I was impressed by director David Morlet's decision to just throw us into a zombie apocalypse that is already ongoing without doing any exposition at all. "It's a zombie apocalypse, these are people, you'll understand the rest", the film seems to say, trusting that the viewer is savvy enough to know the zombie rules, as well as able to understand what's different in this apocalypse when we see it without explaining it outright. This method fits my utter hatred for exposition nicely, but people with less aggressive feelings about the technique should be alright with it too, I think.
After the fast set-up, the most interesting part of the film begins. In its middle, when Sonia and Marco have to cope with Marco's slow mental and bodily decay, the film strains towards an emotional power the zombie films of the last few years often seem to have gone out of their way to avoid. De Fougerolles' and Renaud's performances carry that phase of the movie much more than the writing (which is alright, but not more) or the special effects (which are perfectly servicable) do, with both actors playing it subtly enough to make the often seen cliché of "loved one turns into a zombie" painfully human again.

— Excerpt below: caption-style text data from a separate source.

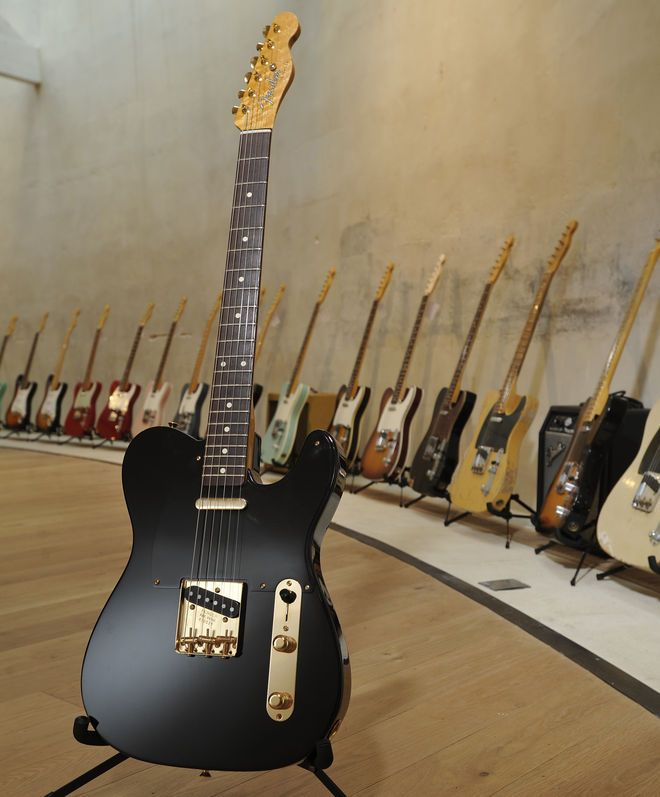 Despite being a tele, it proves the black/black/gold fender works so well. Feeling good about my new build right now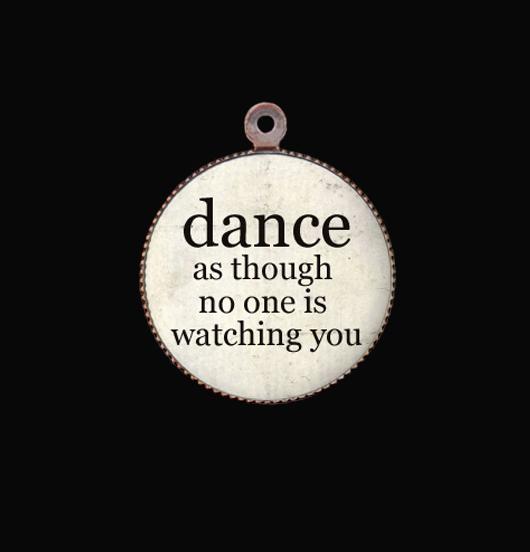 Ciondolo in porcellana con scritta Dance per personalizzare un gioiello dedicato a un appassionata della danza, una ballerina, un ballerino.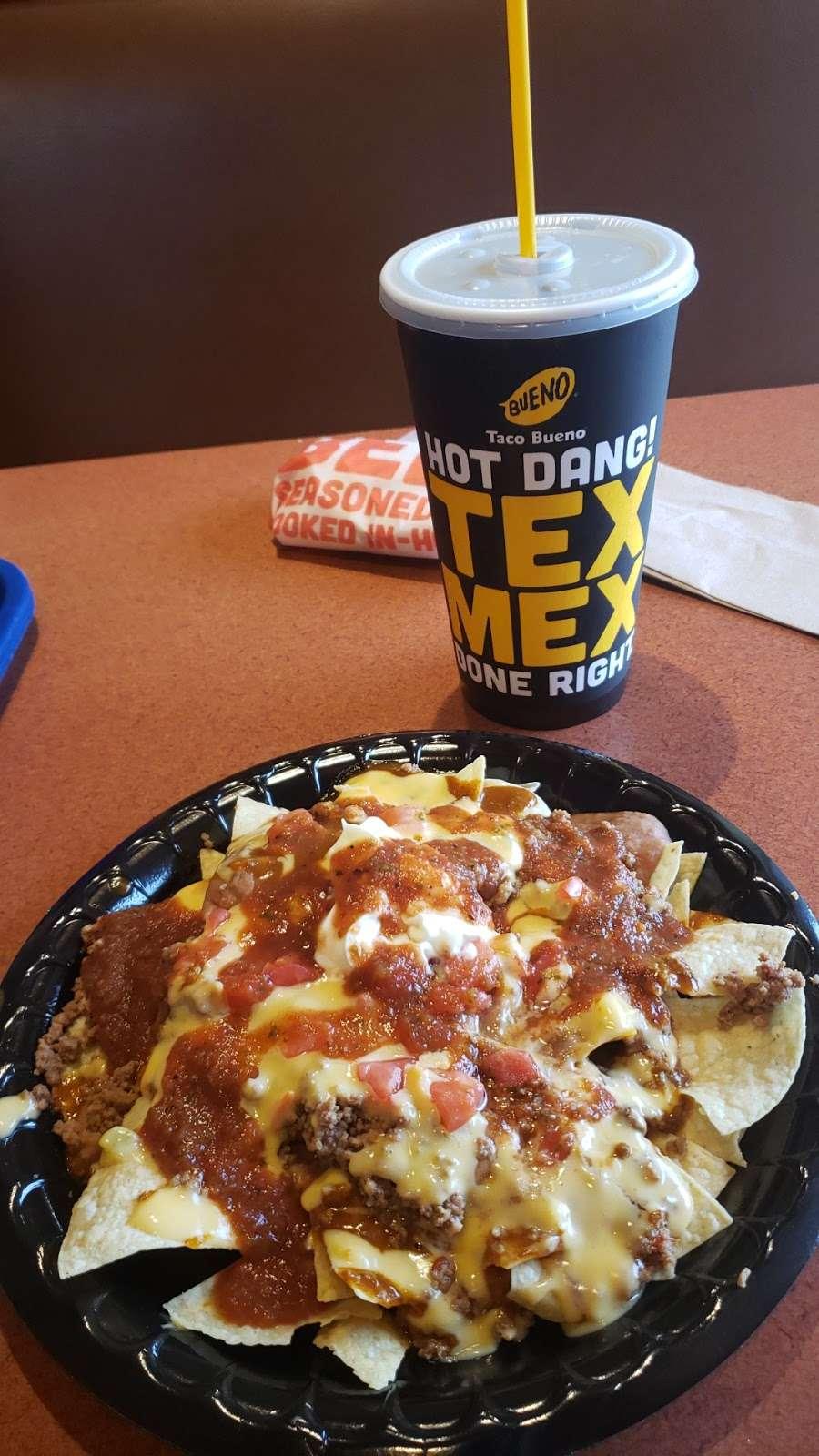 Taco Bueno - restaurant  | Photo 9 of 10 | Address: 2113 E Belt Line Rd, Richardson, TX 75081, USA | Phone: (972) 690-5373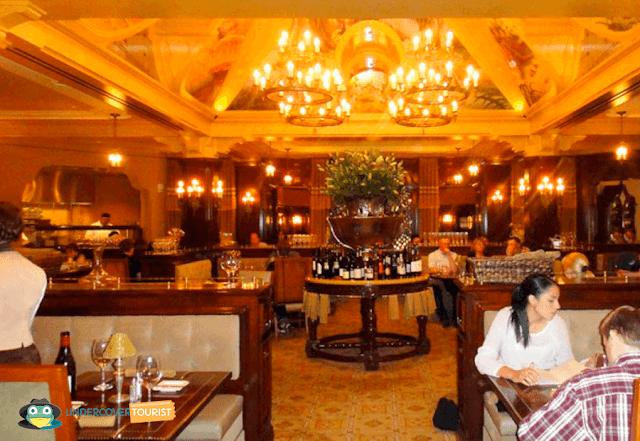 Reserva un restaurante en un día de lluvia en Disneylandia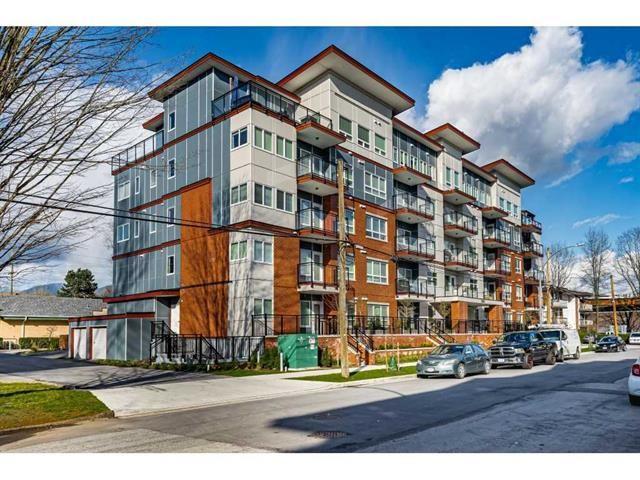 Main Photo: 207 2229 Atkins Avenue in Port Coquitlam: Central Pt Coquitlam Condo for sale : MLS®# R2555707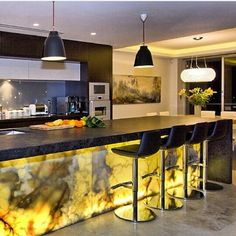 #llamativa #cocina con creativo detalle en #marmol e #iluminacion Ve mas #ideas para #remodelar en: arquitecturacreativa.blogspot.com Siguenos también...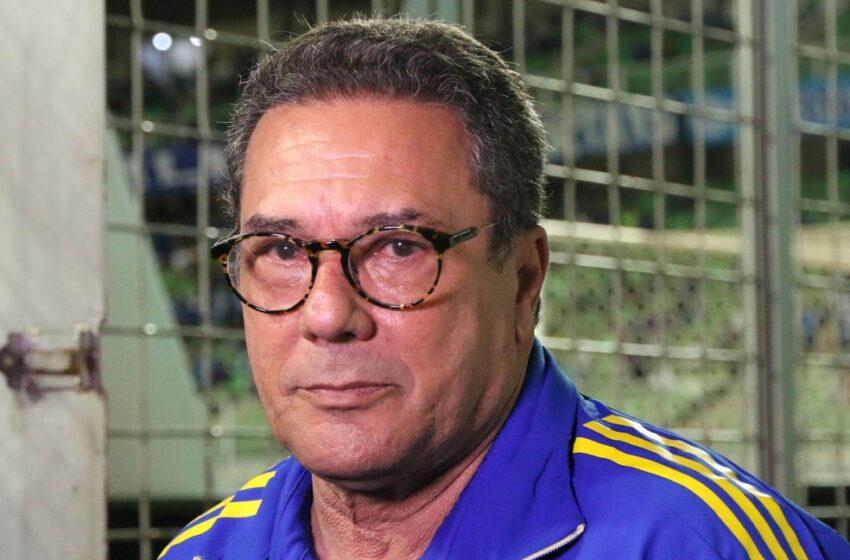 """Luxemburgo elogia Cruzeiro e dispara contra arbitragem após terceiro amarelo: """"Encomendado"""""""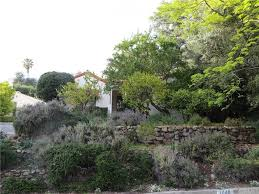 Altadena Christmas Tree Lane by 1049 Concha St Altadena Ca 91001 Mls Cv16178818 Redfin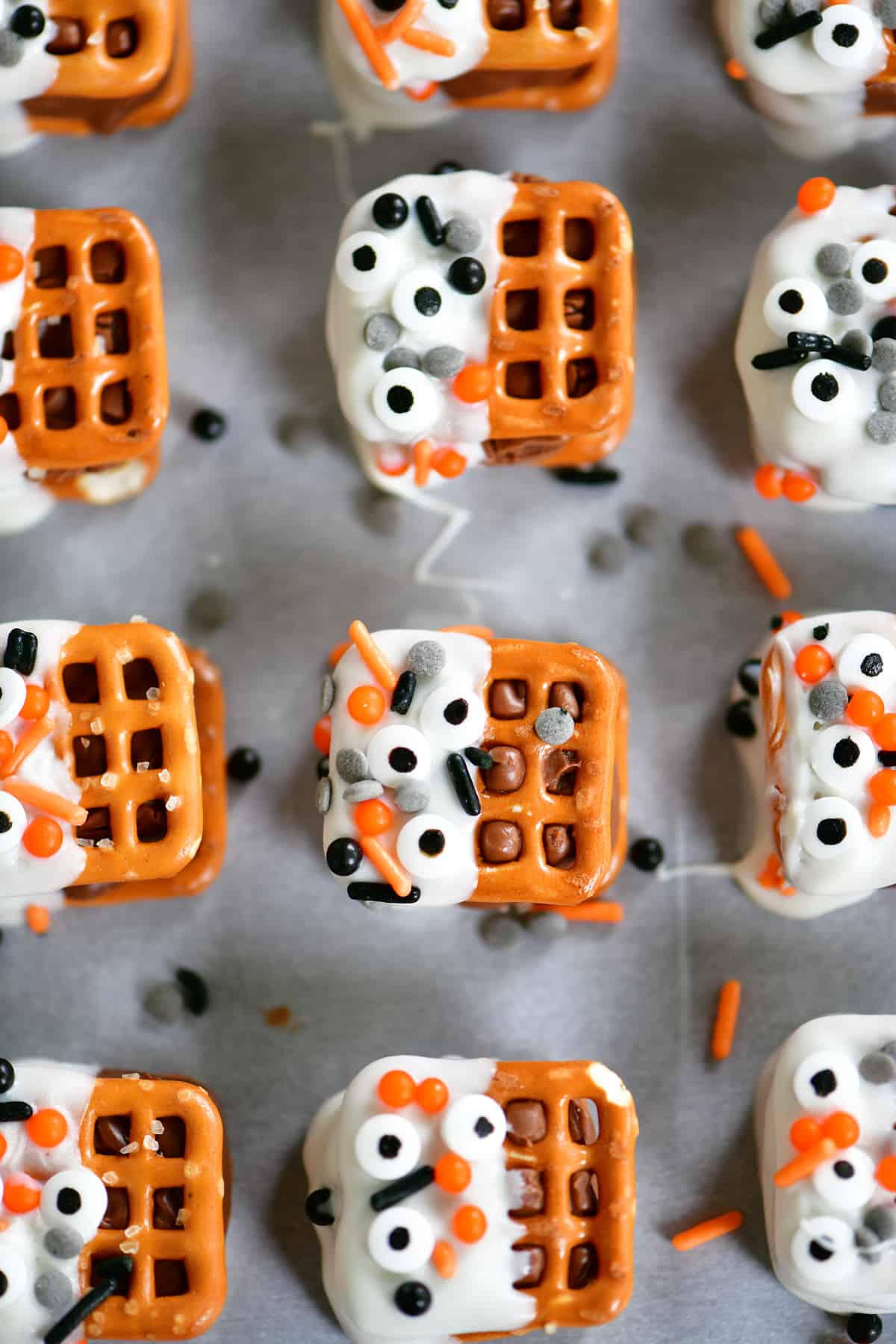 halloween candy bar pretzel bites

The slowness of Marco's transformation also adds a larger element of body horror to these scenes than usual in zombie films, at times echoeing Cronenberg's version of The Fly, although never reaching that film's level or grim sense of humor.
Logically, I had my problems with the emptiness of Mutants' locations. There should either be more infected or more dead bodies around, in the hospital in particular, but Morlet uses this emptiness and the emptiness of the snowy landscape to evoke a feeling of cold desolation that is too resonant to give up for mere logic.
Sonia's experiences with the other survivor, the final fight for escape and so an are modern zombie movie standard, done well enough, but they also stray from the film's emotional core that lies in the relationship between Sonia and Marco to show us less interesting things we have already seen before in other movies.
With a bit more originality in the denouement I'd probably call Mutants a small classic of its sub-genre. As it stands, it is a neat film that promises much for future films by Morlet.